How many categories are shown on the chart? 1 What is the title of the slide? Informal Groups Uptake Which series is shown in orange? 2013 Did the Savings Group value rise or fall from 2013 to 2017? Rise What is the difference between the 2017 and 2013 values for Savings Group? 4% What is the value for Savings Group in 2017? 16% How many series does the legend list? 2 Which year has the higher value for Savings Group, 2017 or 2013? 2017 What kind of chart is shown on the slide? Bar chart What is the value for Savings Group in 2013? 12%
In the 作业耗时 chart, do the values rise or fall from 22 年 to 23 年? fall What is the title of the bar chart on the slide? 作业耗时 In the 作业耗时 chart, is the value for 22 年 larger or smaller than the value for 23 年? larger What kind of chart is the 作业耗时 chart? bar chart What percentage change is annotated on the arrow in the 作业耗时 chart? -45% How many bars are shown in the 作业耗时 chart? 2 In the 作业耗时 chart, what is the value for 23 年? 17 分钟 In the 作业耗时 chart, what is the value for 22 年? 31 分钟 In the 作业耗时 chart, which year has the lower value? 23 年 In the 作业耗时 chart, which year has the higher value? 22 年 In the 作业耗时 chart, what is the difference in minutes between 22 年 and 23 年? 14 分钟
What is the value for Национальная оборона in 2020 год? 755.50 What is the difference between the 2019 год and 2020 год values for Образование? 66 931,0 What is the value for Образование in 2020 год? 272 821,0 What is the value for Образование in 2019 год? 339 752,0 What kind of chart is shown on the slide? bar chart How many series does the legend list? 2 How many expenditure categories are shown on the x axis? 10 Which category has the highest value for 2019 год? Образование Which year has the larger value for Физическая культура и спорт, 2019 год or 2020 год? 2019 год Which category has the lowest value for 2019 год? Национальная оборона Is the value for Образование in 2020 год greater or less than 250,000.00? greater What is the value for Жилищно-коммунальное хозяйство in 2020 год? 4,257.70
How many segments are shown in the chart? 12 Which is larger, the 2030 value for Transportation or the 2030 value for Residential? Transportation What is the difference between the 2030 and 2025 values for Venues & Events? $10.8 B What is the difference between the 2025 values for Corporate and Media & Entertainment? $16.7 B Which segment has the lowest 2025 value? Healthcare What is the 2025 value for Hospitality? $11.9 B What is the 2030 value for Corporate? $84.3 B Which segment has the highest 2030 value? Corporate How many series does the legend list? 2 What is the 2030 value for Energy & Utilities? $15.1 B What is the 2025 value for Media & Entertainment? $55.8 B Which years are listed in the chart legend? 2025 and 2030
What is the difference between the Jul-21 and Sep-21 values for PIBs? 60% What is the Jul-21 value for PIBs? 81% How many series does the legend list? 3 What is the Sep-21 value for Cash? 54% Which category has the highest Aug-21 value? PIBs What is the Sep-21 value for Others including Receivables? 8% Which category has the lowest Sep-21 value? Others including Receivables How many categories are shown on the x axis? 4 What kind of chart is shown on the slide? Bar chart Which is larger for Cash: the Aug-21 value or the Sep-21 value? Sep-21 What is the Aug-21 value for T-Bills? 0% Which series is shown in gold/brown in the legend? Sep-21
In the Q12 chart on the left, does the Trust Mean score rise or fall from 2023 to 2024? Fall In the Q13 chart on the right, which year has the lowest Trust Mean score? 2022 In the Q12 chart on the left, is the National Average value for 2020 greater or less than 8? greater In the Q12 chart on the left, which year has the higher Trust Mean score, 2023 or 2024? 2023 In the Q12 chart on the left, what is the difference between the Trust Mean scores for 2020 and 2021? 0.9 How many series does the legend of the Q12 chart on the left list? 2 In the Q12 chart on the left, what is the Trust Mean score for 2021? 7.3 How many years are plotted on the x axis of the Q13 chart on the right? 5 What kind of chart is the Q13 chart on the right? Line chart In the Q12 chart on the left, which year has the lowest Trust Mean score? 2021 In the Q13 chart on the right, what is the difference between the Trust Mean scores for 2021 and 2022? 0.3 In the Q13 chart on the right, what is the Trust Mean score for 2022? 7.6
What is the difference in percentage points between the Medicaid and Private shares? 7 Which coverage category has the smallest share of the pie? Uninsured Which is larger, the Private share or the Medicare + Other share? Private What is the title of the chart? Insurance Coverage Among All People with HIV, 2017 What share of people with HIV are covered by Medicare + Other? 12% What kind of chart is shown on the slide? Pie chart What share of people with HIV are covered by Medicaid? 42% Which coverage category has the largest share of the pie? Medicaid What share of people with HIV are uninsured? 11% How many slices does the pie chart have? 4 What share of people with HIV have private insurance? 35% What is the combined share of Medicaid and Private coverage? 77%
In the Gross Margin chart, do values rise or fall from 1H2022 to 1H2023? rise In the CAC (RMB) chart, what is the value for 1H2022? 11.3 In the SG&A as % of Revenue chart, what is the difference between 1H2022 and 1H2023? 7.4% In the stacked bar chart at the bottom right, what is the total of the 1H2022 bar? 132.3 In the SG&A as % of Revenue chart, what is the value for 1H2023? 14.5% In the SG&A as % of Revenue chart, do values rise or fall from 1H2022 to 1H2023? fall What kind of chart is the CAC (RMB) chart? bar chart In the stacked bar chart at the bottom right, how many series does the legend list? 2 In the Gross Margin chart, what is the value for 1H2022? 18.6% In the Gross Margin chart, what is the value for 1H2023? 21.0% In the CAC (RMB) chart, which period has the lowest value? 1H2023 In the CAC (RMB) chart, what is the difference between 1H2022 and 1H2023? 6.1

EXERCISE BRIEF
Rewrite all the records above with every "difference" replaced by "gap", leaving everything else unchanged.

RESULT FOR THIS TASK
How many categories are shown on the chart? 1 What is the title of the slide? Informal Groups Uptake Which series is shown in orange? 2013 Did the Savings Group value rise or fall from 2013 to 2017? Rise What is the gap between the 2017 and 2013 values for Savings Group? 4% What is the value for Savings Group in 2017? 16% How many series does the legend list? 2 Which year has the higher value for Savings Group, 2017 or 2013? 2017 What kind of chart is shown on the slide? Bar chart What is the value for Savings Group in 2013? 12%
In the 作业耗时 chart, do the values rise or fall from 22 年 to 23 年? fall What is the title of the bar chart on the slide? 作业耗时 In the 作业耗时 chart, is the value for 22 年 larger or smaller than the value for 23 年? larger What kind of chart is the 作业耗时 chart? bar chart What percentage change is annotated on the arrow in the 作业耗时 chart? -45% How many bars are shown in the 作业耗时 chart? 2 In the 作业耗时 chart, what is the value for 23 年? 17 分钟 In the 作业耗时 chart, what is the value for 22 年? 31 分钟 In the 作业耗时 chart, which year has the lower value? 23 年 In the 作业耗时 chart, which year has the higher value? 22 年 In the 作业耗时 chart, what is the gap in minutes between 22 年 and 23 年? 14 分钟
What is the value for Национальная оборона in 2020 год? 755.50 What is the gap between the 2019 год and 2020 год values for Образование? 66 931,0 What is the value for Образование in 2020 год? 272 821,0 What is the value for Образование in 2019 год? 339 752,0 What kind of chart is shown on the slide? bar chart How many series does the legend list? 2 How many expenditure categories are shown on the x axis? 10 Which category has the highest value for 2019 год? Образование Which year has the larger value for Физическая культура и спорт, 2019 год or 2020 год? 2019 год Which category has the lowest value for 2019 год? Национальная оборона Is the value for Образование in 2020 год greater or less than 250,000.00? greater What is the value for Жилищно-коммунальное хозяйство in 2020 год? 4,257.70
How many segments are shown in the chart? 12 Which is larger, the 2030 value for Transportation or the 2030 value for Residential? Transportation What is the gap between the 2030 and 2025 values for Venues & Events? $10.8 B What is the gap between the 2025 values for Corporate and Media & Entertainment? $16.7 B Which segment has the lowest 2025 value? Healthcare What is the 2025 value for Hospitality? $11.9 B What is the 2030 value for Corporate? $84.3 B Which segment has the highest 2030 value? Corporate How many series does the legend list? 2 What is the 2030 value for Energy & Utilities? $15.1 B What is the 2025 value for Media & Entertainment? $55.8 B Which years are listed in the chart legend? 2025 and 2030
What is the gap between the Jul-21 and Sep-21 values for PIBs? 60% What is the Jul-21 value for PIBs? 81% How many series does the legend list? 3 What is the Sep-21 value for Cash? 54% Which category has the highest Aug-21 value? PIBs What is the Sep-21 value for Others including Receivables? 8% Which category has the lowest Sep-21 value? Others including Receivables How many categories are shown on the x axis? 4 What kind of chart is shown on the slide? Bar chart Which is larger for Cash: the Aug-21 value or the Sep-21 value? Sep-21 What is the Aug-21 value for T-Bills? 0% Which series is shown in gold/brown in the legend? Sep-21
In the Q12 chart on the left, does the Trust Mean score rise or fall from 2023 to 2024? Fall In the Q13 chart on the right, which year has the lowest Trust Mean score? 2022 In the Q12 chart on the left, is the National Average value for 2020 greater or less than 8? greater In the Q12 chart on the left, which year has the higher Trust Mean score, 2023 or 2024? 2023 In the Q12 chart on the left, what is the gap between the Trust Mean scores for 2020 and 2021? 0.9 How many series does the legend of the Q12 chart on the left list? 2 In the Q12 chart on the left, what is the Trust Mean score for 2021? 7.3 How many years are plotted on the x axis of the Q13 chart on the right? 5 What kind of chart is the Q13 chart on the right? Line chart In the Q12 chart on the left, which year has the lowest Trust Mean score? 2021 In the Q13 chart on the right, what is the gap between the Trust Mean scores for 2021 and 2022? 0.3 In the Q13 chart on the right, what is the Trust Mean score for 2022? 7.6
What is the gap in percentage points between the Medicaid and Private shares? 7 Which coverage category has the smallest share of the pie? Uninsured Which is larger, the Private share or the Medicare + Other share? Private What is the title of the chart? Insurance Coverage Among All People with HIV, 2017 What share of people with HIV are covered by Medicare + Other? 12% What kind of chart is shown on the slide? Pie chart What share of people with HIV are covered by Medicaid? 42% Which coverage category has the largest share of the pie? Medicaid What share of people with HIV are uninsured? 11% How many slices does the pie chart have? 4 What share of people with HIV have private insurance? 35% What is the combined share of Medicaid and Private coverage? 77%
In the Gross Margin chart, do values rise or fall from 1H2022 to 1H2023? rise In the CAC (RMB) chart, what is the value for 1H2022? 11.3 In the SG&A as % of Revenue chart, what is the gap between 1H2022 and 1H2023? 7.4% In the stacked bar chart at the bottom right, what is the total of the 1H2022 bar? 132.3 In the SG&A as % of Revenue chart, what is the value for 1H2023? 14.5% In the SG&A as % of Revenue chart, do values rise or fall from 1H2022 to 1H2023? fall What kind of chart is the CAC (RMB) chart? bar chart In the stacked bar chart at the bottom right, how many series does the legend list? 2 In the Gross Margin chart, what is the value for 1H2022? 18.6% In the Gross Margin chart, what is the value for 1H2023? 21.0% In the CAC (RMB) chart, which period has the lowest value? 1H2023 In the CAC (RMB) chart, what is the gap between 1H2022 and 1H2023? 6.1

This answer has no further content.